Savonarola rejected Isaac's opulent sort of music, likening it to the voice of a calf or a howling dog whose words he couldn't understand. Isaac sought inspiration and support elsewhere, and found them in one of Europe's most powerful men: Hapsburg Emperor Maximilian I. For him, Isaac composed the nostalgic lyrical Innsbruck, Ich muss dich lassen, perhaps the most famous Renaissance song --- also to be performed at the concert.

It was for Maximilian's cathedral in Constance, Germany, that Isaac undertook one of the most ambitious music projects in all of history: Choralis Constantinus, three volumes of choral settings of the Catholic Mass.

For Renaissance composers, the Mass was the most ambitious genre. Typically Renaissance composers set to music the "Ordinary" --- the Mass text that is the same each day. Yet in Choralis Constantinus Isaac set the Mass Propers: the changing texts designated as "proper" for each of the major feast days. It's a total of 99 Mass settings, each one a multi-movement work overflowing with intricate detail.

Many believe Isaac's intricate structures influenced the innovative Viennese modern composer Anton Webern (who in 1909 prepared the first modern edition of Choralis Constantinus, volume II).
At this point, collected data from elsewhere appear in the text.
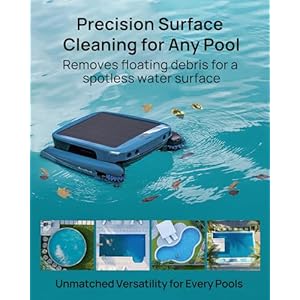 Precision Surface Cleaning for Any Pool

Removes floating debris for a spotless water surface

Unmatched Versatility for Every Pools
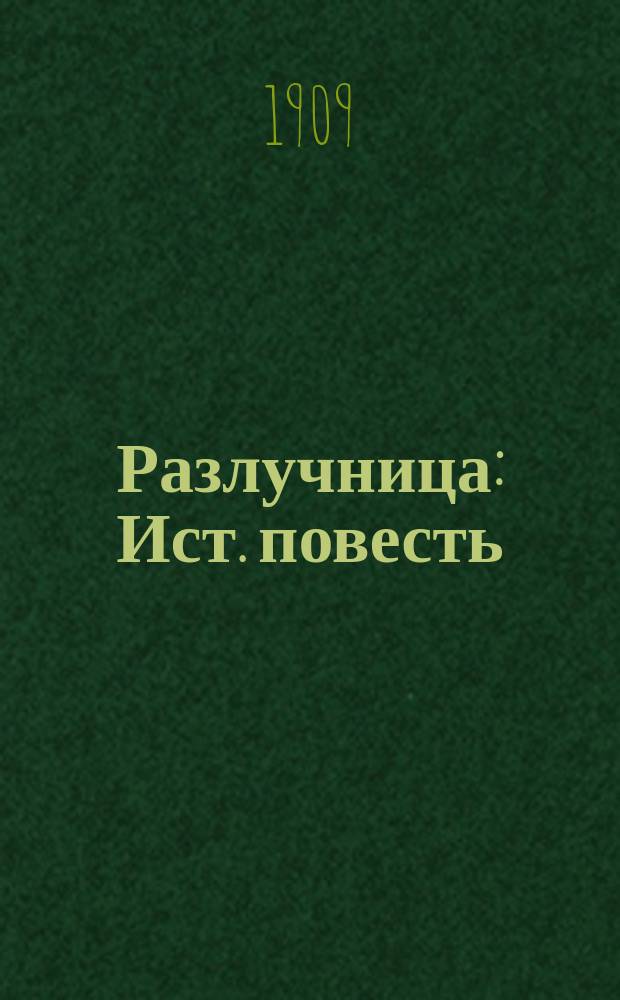 1909

Разлучница: Ист. повесть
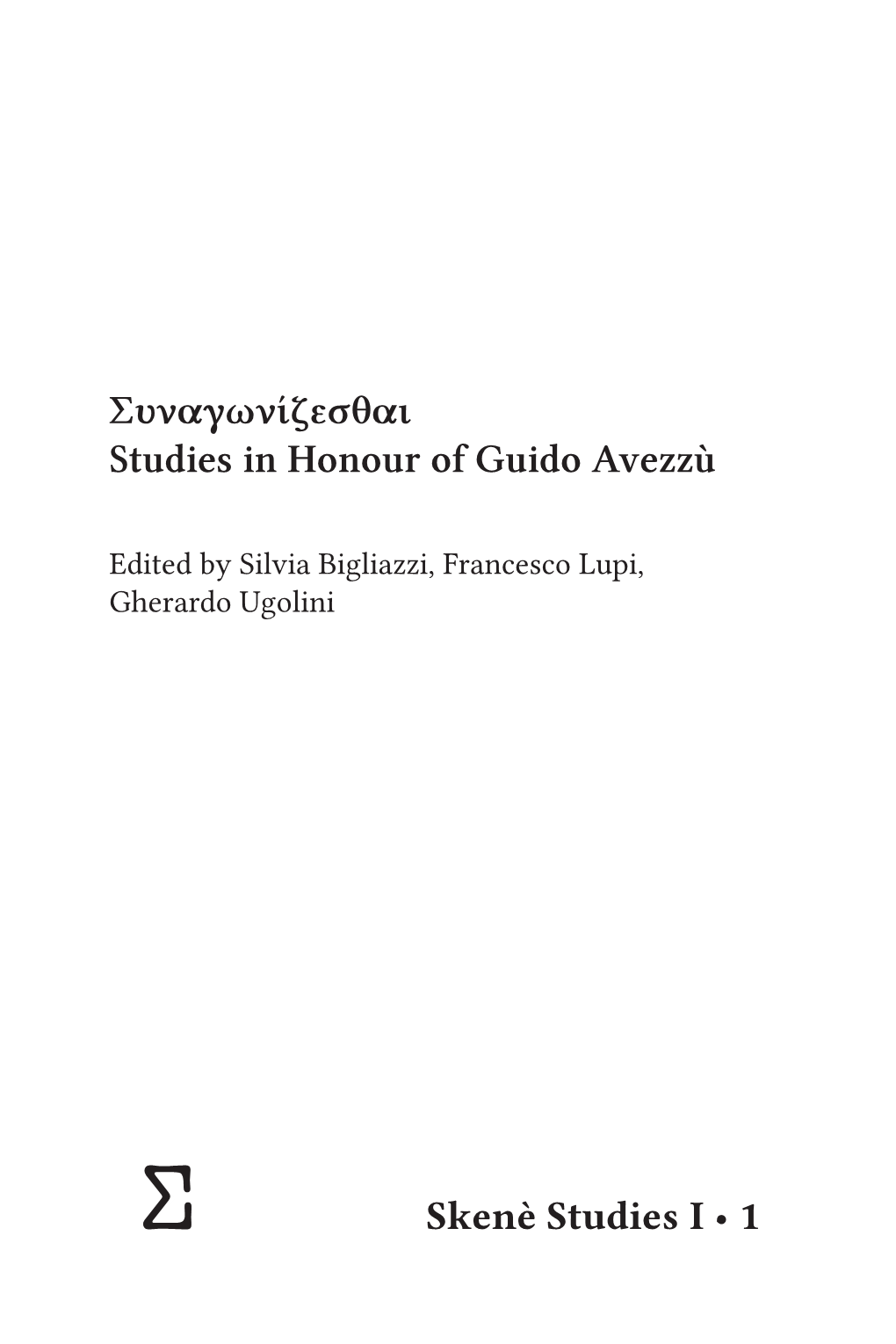 Συναγωνίζεσθαι
Studies in Honour of Guido Avezzù

Edited by Silvia Bigliazzi, Francesco Lupi, Gherardo Ugolini

Σ

Skenè Studies I • 1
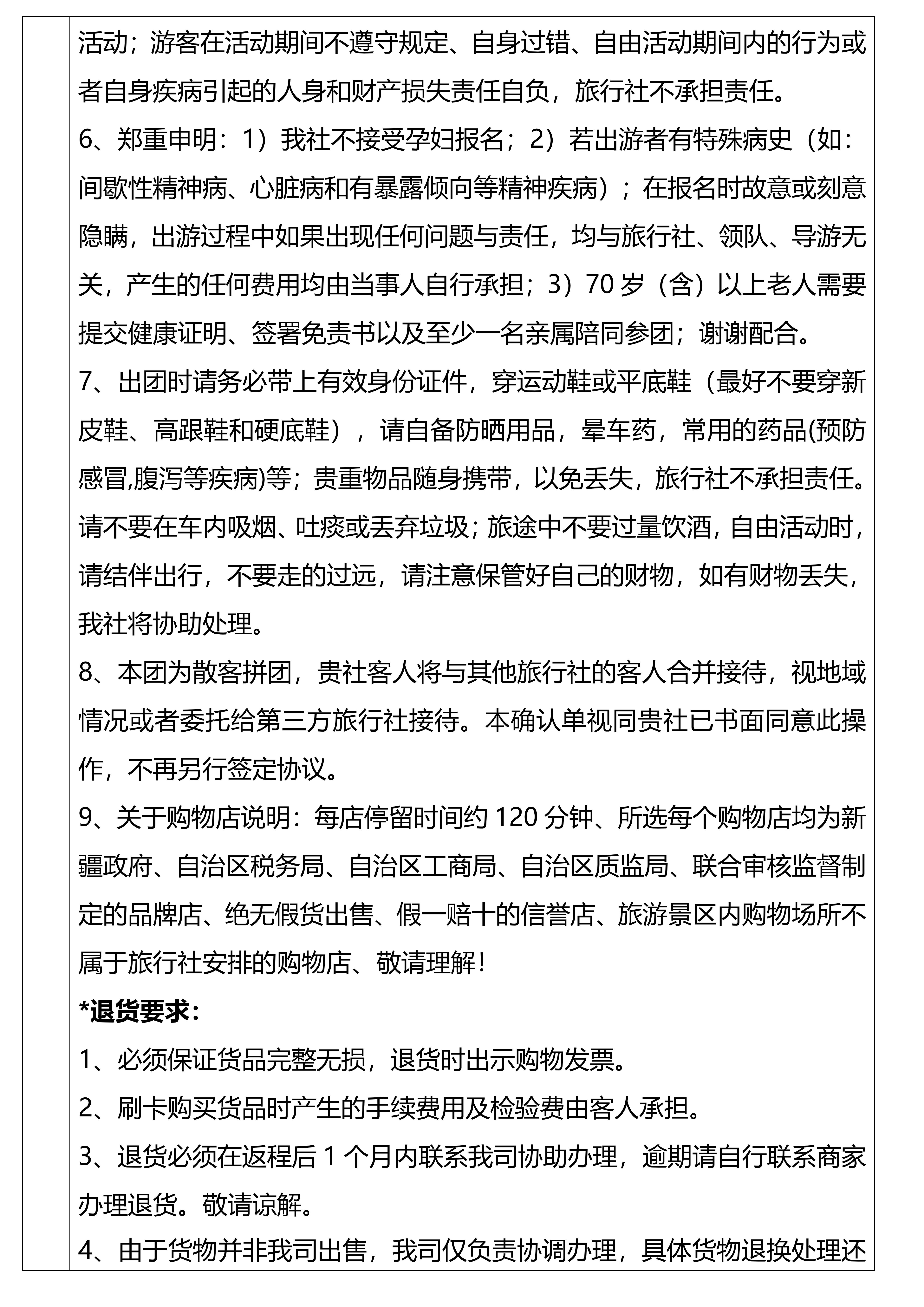 活动；游客在活动期间不遵守规定、自身过错、自由活动期间内的行为或者自身疾病引起的人身和财产损失责任自负，旅行社不承担责任。
6、郑重申明：1）我社不接受孕妇报名；2）若出游者有特殊病史（如：间歇性精神病、心脏病和有暴露倾向等精神疾病）；在报名时故意或刻意隐瞒，出游过程中如果出现任何问题与责任，均与旅行社、领队、导游无关，产生的任何费用均由当事人自行承担；3）70 岁（含）以上老人需要提交健康证明、签署免责书以及至少一名亲属陪同参团；谢谢配合。
7、出团时请务必带上有效身份证件，穿运动鞋或平底鞋（最好不要穿新皮鞋、高跟鞋和硬底鞋），请自备防晒用品，晕车药，常用的药品(预防感冒,腹泻等疾病)等；贵重物品随身携带，以免丢失，旅行社不承担责任。请不要在车内吸烟、吐痰或丢弃垃圾；旅途中不要过量饮酒，自由活动时，请结伴出行，不要走的过远，请注意保管好自己的财物，如有财物丢失，我社将协助处理。
8、本团为散客拼团，贵社客人将与其他旅行社的客人合并接待，视地域情况或者委托给第三方旅行社接待。本确认单视同贵社已书面同意此操作，不再另行签定协议。
9、关于购物店说明：每店停留时间约 120 分钟、所选每个购物店均为新疆政府、自治区税务局、自治区工商局、自治区质监局、联合审核监督制定的品牌店、绝无假货出售、假一赔十的信誉店、旅游景区内购物场所不属于旅行社安排的购物店、敬请理解！
*退货要求：
1、必须保证货品完整无损，退货时出示购物发票。
2、刷卡购买货品时产生的手续费用及检验费由客人承担。
3、退货必须在返程后 1 个月内联系我司协助办理，逾期请自行联系商家办理退货。敬请谅解。
4、由于货物并非我司出售，我司仅负责协调办理，具体货物退换处理还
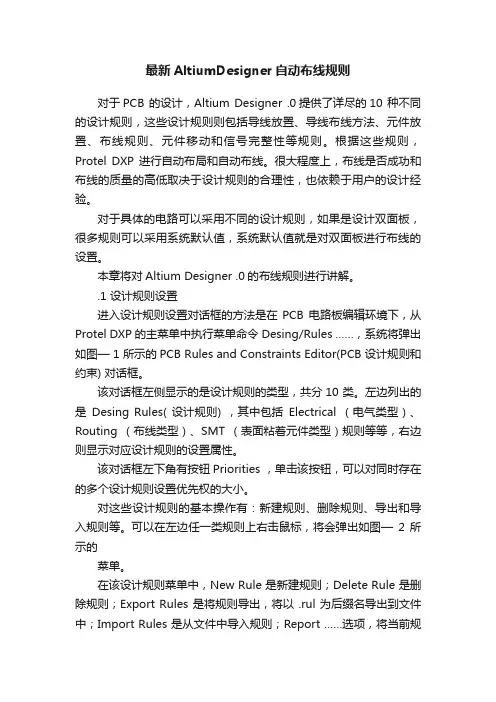 最新 AltiumDesigner 自动布线规则

对于 PCB 的设计，Altium Designer .0 提供了详尽的 10 种不同的设计规则，这些设计规则则包括导线放置、导线布线方法、元件放置、布线规则、元件移动和信号完整性等规则。根据这些规则，Protel DXP 进行自动布局和自动布线。很大程度上，布线是否成功和布线的质量的高低取决于设计规则的合理性，也依赖于用户的设计经验。

对于具体的电路可以采用不同的设计规则，如果是设计双面板，很多规则可以采用系统默认值，系统默认值就是对双面板进行布线的设置。

本章将对 Altium Designer .0 的布线规则进行讲解。

.1 设计规则设置

进入设计规则设置对话框的方法是在 PCB 电路板编辑环境下，从 Protel DXP 的主菜单中执行菜单命令 Desing/Rules ……，系统将弹出如图— 1 所示的 PCB Rules and Constraints Editor(PCB 设计规则和约束) 对话框。

该对话框左侧显示的是设计规则的类型，共分 10 类。左边列出的是 Desing Rules( 设计规则) ，其中包括 Electrical （电气类型）、Routing （布线类型）、SMT （表面粘着元件类型）规则等等，右边则显示对应设计规则的设置属性。

该对话框左下角有按钮 Priorities ，单击该按钮，可以对同时存在的多个设计规则设置优先权的大小。

对这些设计规则的基本操作有：新建规则、删除规则、导出和导入规则等。可以在左边任一类规则上右击鼠标，将会弹出如图— 2 所示的

菜单。

在该设计规则菜单中，New Rule 是新建规则；Delete Rule 是删除规则；Export Rules 是将规则导出，将以 .rul 为后缀名导出到文件中；Import Rules 是从文件中导入规则；Report ……选项，将当前规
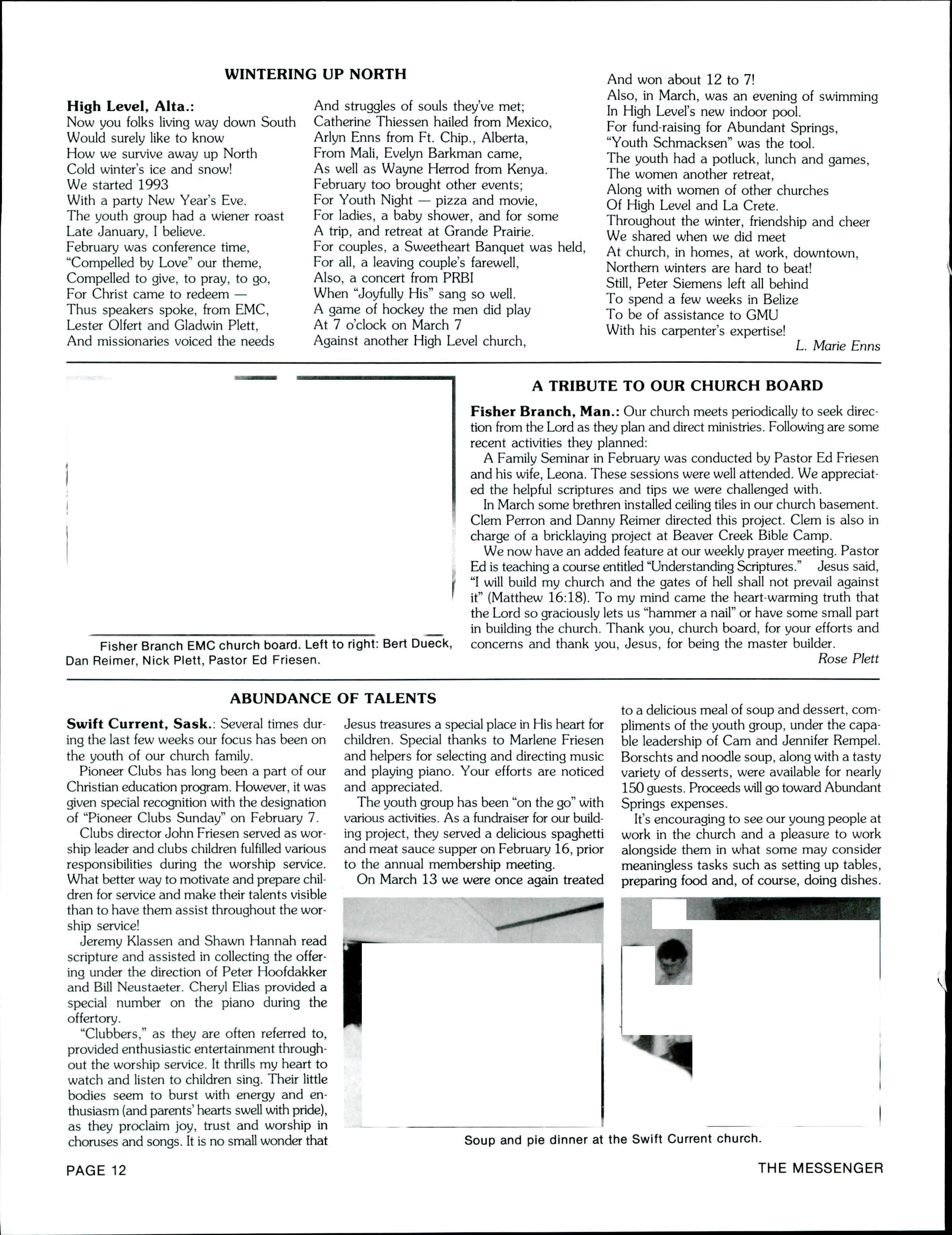 WINTERING UP NORTH

High Level, Alta.:
Now you folks living way down South
Would surely like to know
How we survive away up North
Cold winter's ice and snow!
We started 1993
With a party New Year's Eve.
The youth group had a wiener roast
Late January, I believe.
February was conference time,
"Compelled by Love" our theme,
Compelled to give, to pray, to go,
For Christ came to redeem —
Thus speakers spoke, from EMC,
Lester Olfert and Gladwin Plett,
And missionaries voiced the needs
And struggles of souls they've met;
Catherine Thiessen hailed from Mexico,
Arlyn Enns from Ft. Chip., Alberta,
From Mali, Evelyn Barkman came,
As well as Wayne Herrod from Kenya.
February too brought other events;
For Youth Night — pizza and movie,
For ladies, a baby shower, and for some
A trip, and retreat at Grande Prairie.
For couples, a Sweetheart Banquet was held,
For all, a leaving couple's farewell,
Also, a concert from PRBI
When "Joyfully His" sang so well.
A game of hockey the men did play
At 7 o'clock on March 7
Against another High Level church,
And won about 12 to 7!
Also, in March, was an evening of swimming
In High Level's new indoor pool.
For fund-raising for Abundant Springs,
"Youth Schmacksen" was the tool.
The youth had a potluck, lunch and games,
The women another retreat,
Along with women of other churches
Of High Level and La Crete.
Throughout the winter, friendship and cheer
We shared when we did meet
At church, in homes, at work, downtown,
Northern winters are hard to beat!
Still, Peter Siemens left all behind
To spend a few weeks in Belize
To be of assistance to GMU
With his carpenter's expertise!
L. Marie Enns

Fisher Branch EMC church board. Left to right: Bert Dueck, Dan Reimer, Nick Plett, Pastor Ed Friesen.

A TRIBUTE TO OUR CHURCH BOARD

Fisher Branch, Man.: Our church meets periodically to seek direction from the Lord as they plan and direct ministries. Following are some recent activities they planned:

A Family Seminar in February was conducted by Pastor Ed Friesen and his wife, Leona. These sessions were well attended. We appreciated the helpful scriptures and tips we were challenged with.

In March some brethren installed ceiling tiles in our church basement. Clem Perron and Danny Reimer directed this project. Clem is also in charge of a bricklaying project at Beaver Creek Bible Camp.

We now have an added feature at our weekly prayer meeting. Pastor Ed is teaching a course entitled "Understanding Scriptures." Jesus said, "I will build my church and the gates of hell shall not prevail against it" (Matthew 16:18). To my mind came the heart-warming truth that the Lord so graciously lets us "hammer a nail" or have some small part in building the church. Thank you, church board, for your efforts and concerns and thank you, Jesus, for being the master builder.
Rose Plett

ABUNDANCE OF TALENTS

Swift Current, Sask.: Several times during the last few weeks our focus has been on the youth of our church family.

Pioneer Clubs has long been a part of our Christian education program. However, it was given special recognition with the designation of "Pioneer Clubs Sunday" on February 7.

Clubs director John Friesen served as worship leader and clubs children fulfilled various responsibilities during the worship service. What better way to motivate and prepare children for service and make their talents visible than to have them assist throughout the worship service!

Jeremy Klassen and Shawn Hannah read scripture and assisted in collecting the offering under the direction of Peter Hoofdakker and Bill Neustaeter. Cheryl Elias provided a special number on the piano during the offertory.

"Clubbers," as they are often referred to, provided enthusiastic entertainment throughout the worship service. It thrills my heart to watch and listen to children sing. Their little bodies seem to burst with energy and enthusiasm (and parents' hearts swell with pride), as they proclaim joy, trust and worship in choruses and songs. It is no small wonder that Jesus treasures a special place in His heart for children. Special thanks to Marlene Friesen and helpers for selecting and directing music and playing piano. Your efforts are noticed and appreciated.

The youth group has been "on the go" with various activities. As a fundraiser for our building project, they served a delicious spaghetti and meat sauce supper on February 16, prior to the annual membership meeting.

On March 13 we were once again treated to a delicious meal of soup and dessert, compliments of the youth group, under the capable leadership of Cam and Jennifer Rempel. Borschts and noodle soup, along with a tasty variety of desserts, were available for nearly 150 guests. Proceeds will go toward Abundant Springs expenses.

It's encouraging to see our young people at work in the church and a pleasure to work alongside them in what some may consider meaningless tasks such as setting up tables, preparing food and, of course, doing dishes.

Soup and pie dinner at the Swift Current church.

PAGE 12
THE MESSENGER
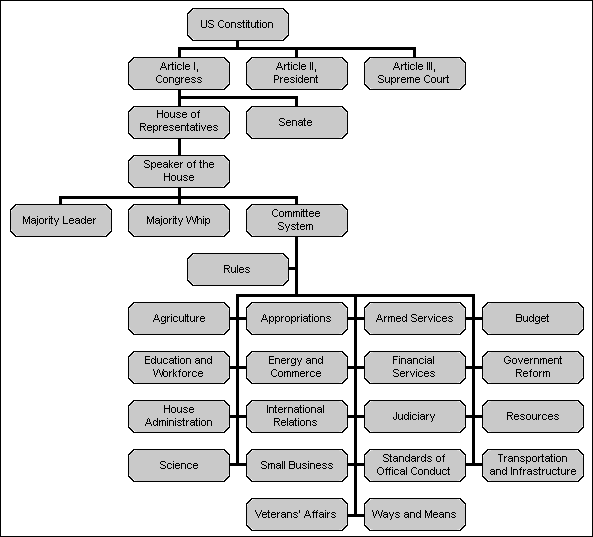 US Constitution

Article I, Congress

Article II, President

Article III, Supreme Court

House of Representatives

Senate

Speaker of the House

Majority Leader

Majority Whip

Committee System

Rules

Agriculture

Appropriations

Armed Services

Budget

Education and Workforce

Energy and Commerce

Financial Services

Government Reform

House Administration

International Relations

Judiciary

Resources

Science

Small Business

Standards of Offical Conduct

Transportation and Infrastructure

Veterans' Affairs

Ways and Means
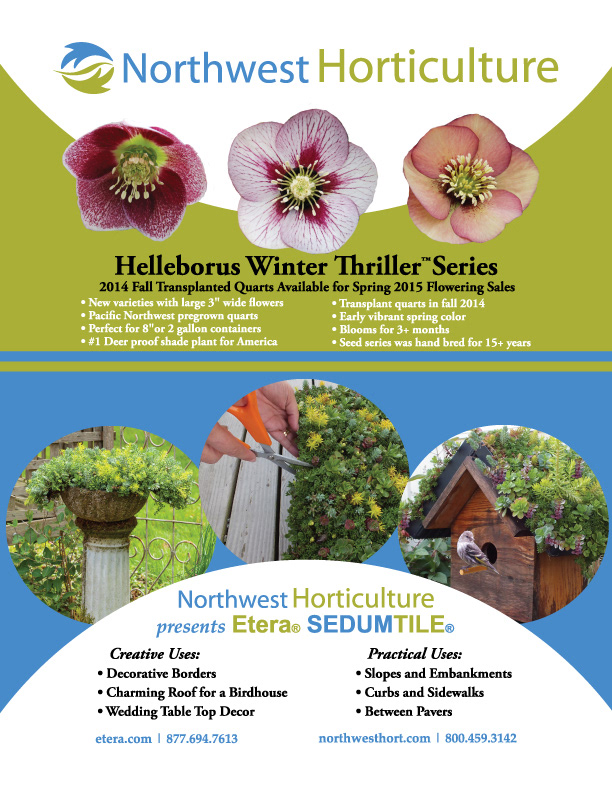 Northwest Horticulture

Helleborus Winter Thriller™ Series
2014 Fall Transplanted Quarts Available for Spring 2015 Flowering Sales

• New varieties with large 3" wide flowers
• Pacific Northwest pregrown quarts
• Perfect for 8"or 2 gallon containers
• #1 Deer proof shade plant for America

• Transplant quarts in fall 2014
• Early vibrant spring color
• Blooms for 3+ months
• Seed series was hand bred for 15+ years

Northwest Horticulture
presents Etera® SEDUMTILE®

Creative Uses:
• Decorative Borders
• Charming Roof for a Birdhouse
• Wedding Table Top Decor

Practical Uses:
• Slopes and Embankments
• Curbs and Sidewalks
• Between Pavers

etera.com | 877.694.7613

northwesthort.com | 800.459.3142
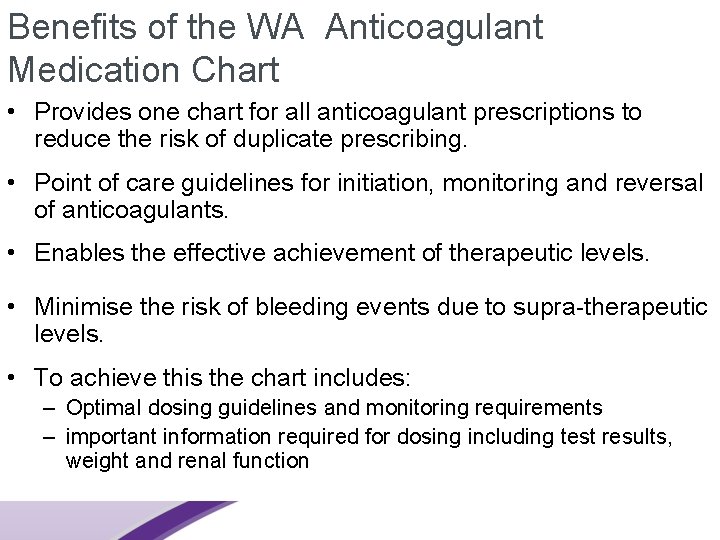 Benefits of the WA  Anticoagulant Medication Chart

• Provides one chart for all anticoagulant prescriptions to reduce the risk of duplicate prescribing.

• Point of care guidelines for initiation, monitoring and reversal of anticoagulants.

• Enables the effective achievement of therapeutic levels.

• Minimise the risk of bleeding events due to supra-therapeutic levels.

• To achieve this the chart includes:
– Optimal dosing guidelines and monitoring requirements
– important information required for dosing including test results, weight and renal function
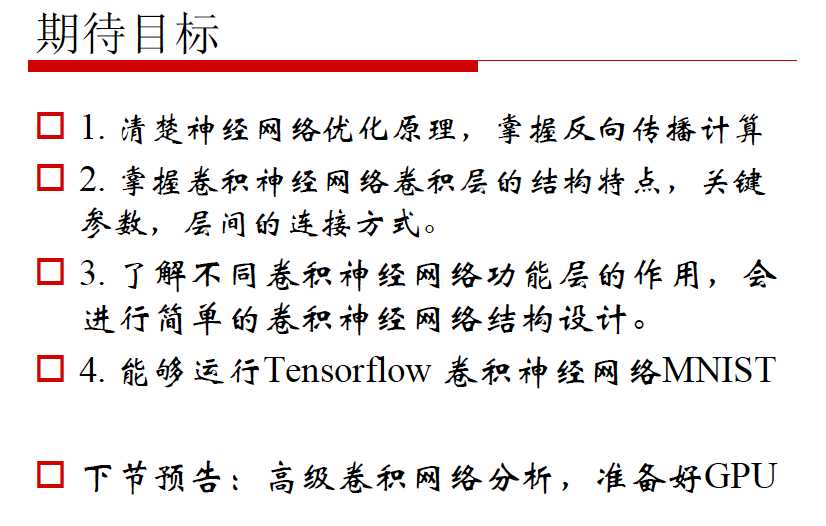 期待目标

□ 1. 清楚神经网络优化原理，掌握反向传播计算

□ 2. 掌握卷积神经网络卷积层的结构特点，关键参数，层间的连接方式。

□ 3. 了解不同卷积神经网络功能层的作用，会进行简单的卷积神经网络结构设计。

□ 4. 能够运行Tensorflow 卷积神经网络MNIST

□ 下节预告：高级卷积网络分析，准备好GPU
Isaac's motet O decus, to be sung Saturday, shows why: It anticipates modern composers' fascination with additive processes and palindromes. In O decus, one voice sings a rising scale additively --- first singing the lowest first pitch, starting again but adding the second pitch, starting again but adding the third, and so forth --- what the 12 Days of Christmas carol does with gifts, it does with pitches. Then the process goes backwards.

When the Hapsburg Empire fell in WWI, the modern edition of Choralis Constantinus remained incomplete. Louise Cuyler picked up the torch in 1948. She prepared the modern edition of volume III and did her dissertation on it at Rochester's Eastman School.

As Musica Spei planned its anniversary, it approached Macey to "dust off a worthy but unknown piece of music," says Marcus. Macey suggested he'd prepare an updated edition of the Mass Propers for St. John the Baptist from Choralis Constantinus, volume II.

The update was needed because scholars in Webern's time didn't understand the intricacies of Isaac's notation. To save paper and "test the wits of singers," says Macey, Isaac omitted some voice parts, expecting singers to derive them from formulas they deciphered.

Musica Spei gave the world premiere on June 3 in Canandaigua. It was probably the only performance since Isaac's time and the only one outside of Constance Cathedral.

"I think the group is greatly enjoying the sense of wonder and discovery," says Marcus, "and the feeling that perhaps few people, if anyone, have ever heard or sung this music in recent times."

The repeat performance on Saturday is our chance to join the adventure.